The most recent death was that of an otherwise healthy Riyadh man who was 37 year old.
There are currently 157 known instances of MERS infection, with two dozen more awaiting test results for confirmation. As of press time, 69 patients have died from the disease. Of those, 55 died in Saudi Arabian hospitals.
Sites of infection from the new flu strain have emerged across the middle east, with the World Health Organization (WHO) citing reports from Saudi Arabia, Kuwait, Jordan, Oman, United Arab Emirates, and Qatar. The virus seems to have taken a holiday abroad at some point, as Spain, the UK, France, Italy, and Germany have also seen patients confirmed with the diagnosis.
MERS is a distant relative of Sudden Acute Respiratory Syndrome (SARS). Panic gripped the world in 2003 as SARS struck down 800 people before world health agencies were able to effectively manage the outbreak. Fortunately, MERS does not seem to be as communicable as SARS. Unfortunately, scientists and researchers know very little about the virus.

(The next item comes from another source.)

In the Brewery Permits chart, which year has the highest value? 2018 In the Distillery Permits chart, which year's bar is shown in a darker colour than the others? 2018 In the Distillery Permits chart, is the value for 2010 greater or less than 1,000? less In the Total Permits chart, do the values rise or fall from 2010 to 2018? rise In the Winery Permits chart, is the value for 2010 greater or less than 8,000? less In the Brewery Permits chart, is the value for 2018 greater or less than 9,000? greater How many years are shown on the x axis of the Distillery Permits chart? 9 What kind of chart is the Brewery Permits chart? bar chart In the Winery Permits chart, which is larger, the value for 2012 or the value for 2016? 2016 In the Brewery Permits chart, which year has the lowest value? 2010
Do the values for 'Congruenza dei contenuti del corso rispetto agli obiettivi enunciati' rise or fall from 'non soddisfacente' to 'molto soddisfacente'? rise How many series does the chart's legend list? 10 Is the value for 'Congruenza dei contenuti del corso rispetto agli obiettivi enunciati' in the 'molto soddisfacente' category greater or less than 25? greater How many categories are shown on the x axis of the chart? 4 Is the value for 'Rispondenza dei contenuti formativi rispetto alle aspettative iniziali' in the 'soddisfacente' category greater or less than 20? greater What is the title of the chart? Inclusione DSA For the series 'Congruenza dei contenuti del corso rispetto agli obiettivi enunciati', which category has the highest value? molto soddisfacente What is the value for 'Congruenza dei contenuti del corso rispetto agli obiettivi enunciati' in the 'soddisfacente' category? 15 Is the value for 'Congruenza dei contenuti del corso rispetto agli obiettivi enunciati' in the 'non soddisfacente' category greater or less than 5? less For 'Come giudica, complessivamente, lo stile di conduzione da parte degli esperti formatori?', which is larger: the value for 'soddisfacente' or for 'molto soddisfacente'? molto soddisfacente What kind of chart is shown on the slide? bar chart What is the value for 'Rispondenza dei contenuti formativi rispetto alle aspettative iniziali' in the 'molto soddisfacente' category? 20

The majority of infections appear to be sporadic in origin, meaning that new victims had no contact with previous carriers. Little is known about the route of transmission at this time. One of the only links that connect the existing cases is that many had recently had contact with some type of farm animal. The WHO is very careful to state at this time that they have no idea which type of livestock may have been involved in spreading the disease, or whether the contact with the animals is an unrelated coincidence across the patient population. The only real clue that has been unearthed is the discovery on November 10th of both MERS and MERS antibodies in a camel owned by one of the infected in Saudi Arabia; however, no definitive conclusions have yet arisen from the find.

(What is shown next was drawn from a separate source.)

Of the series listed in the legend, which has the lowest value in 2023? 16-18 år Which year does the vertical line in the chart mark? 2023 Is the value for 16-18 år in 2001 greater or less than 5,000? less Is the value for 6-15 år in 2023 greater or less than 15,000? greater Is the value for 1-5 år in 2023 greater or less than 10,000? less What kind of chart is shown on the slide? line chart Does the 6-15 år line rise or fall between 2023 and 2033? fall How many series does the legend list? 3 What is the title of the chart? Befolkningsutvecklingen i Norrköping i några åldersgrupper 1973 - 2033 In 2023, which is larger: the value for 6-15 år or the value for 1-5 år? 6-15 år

The WHO has currently released a protocol for the differential and serological diagnosis of MERS. There is no known cure. Early detection seems to be the safest guardian against negative outcomes because the severe symptoms can be treated individually long enough to survive the infection. Epidemiologists are primarily concerned with the suspected legion of undetected cases that are likely diffused throughout the world. A single carrier that is admitted to a hospital for simple diarrhea exposes to the MERS virus the most vulnerable population: the immunocompromised, the elderly, transplant recipients, and those with chronic debilitating conditions such as diabetes or heart disease. Those conditions can mask the onset of MERS until it is too late to effectively manage.
Researchers are struggling to minimize the spread and the death toll of MERS. For now, the bulk of cases of infection of the new flu strain appear to be sited in Saudi Arabia – but new countries are going red on the WHO map every week.